“Sport has become a world language, a common denominator that breaks down all the walls, all the barriers,” Mr. Ban < http://www.un.org/apps/sg/
>told the 2nd International Forum on Sport, Peace and Development in Geneva.
“It is a worldwide industry whose practices can have widespread impact. Most of all, it is a powerful tool for progress and for development,” he said, urging governments to integrate sport in development assistance programmes and in national development projects.
The Secretary-General said “mega” sporting events, such as the Olympics, the cricket and soccer World Cup or the football Super Bowl in the United States, can help spread information about major issues of global concern, including protecting the environment and putting into consideration the needs of people with disabilities.

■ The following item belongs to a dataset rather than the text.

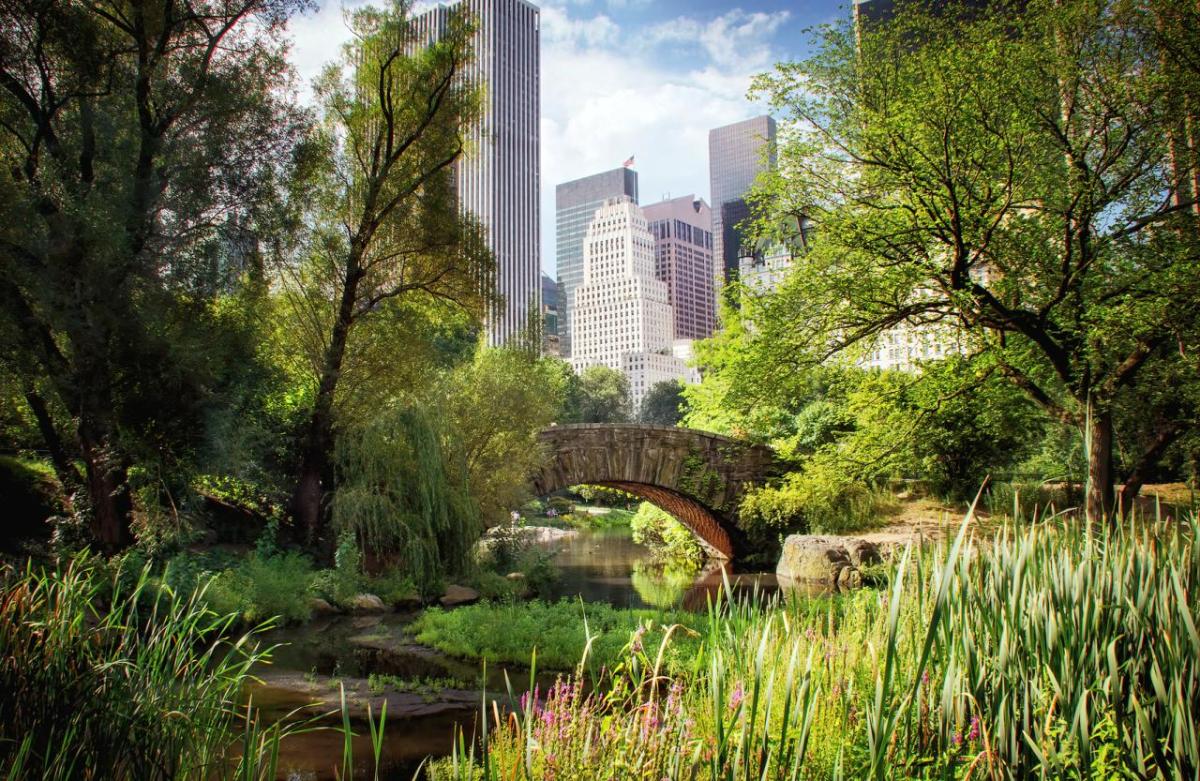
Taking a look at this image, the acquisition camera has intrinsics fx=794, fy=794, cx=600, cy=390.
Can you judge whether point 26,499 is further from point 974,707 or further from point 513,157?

“Let us make London the greenest games yet, as the United Kingdom has pledged to do. Let us make Sochi accessible to all people with disabilities, as the Russian Federation intends to do,” said Mr. Ban, referring to the 2012 Summer Olympics and the 2014 Winter Olympics respectively.
He urged the sporting community to explore how it can support the transformations that are under way in North Africa and the Middle East, noting the that UN has used sport in many troubled societies – from the Balkans to Cyprus to Africa – to promote reconciliation and help children learn positive social values.
“We all know that children and youth are often those who suffer most from conflicts. Sports programmes can help give them a second chance – a chance to learn skills and regain confidence,” he added.
Mr. Ban cautioned that sport can also bring out the worst in human emotions and behaviour – intolerance, corruption and a mindset that seeks to win at any cost.
“I am counting on you to guard against such behaviours – and to join together so that sport can do its part to reach out to our shared goal of a healthier, more peaceful and more prosperous world,” he said.
He urged governments, the sporting world, and other partners to support the work of Wilfried Lemke, his Special Adviser on Sport for Development and Peace, saying Mr. Lemke’s office can be can be a catalyst for deepening partnerships.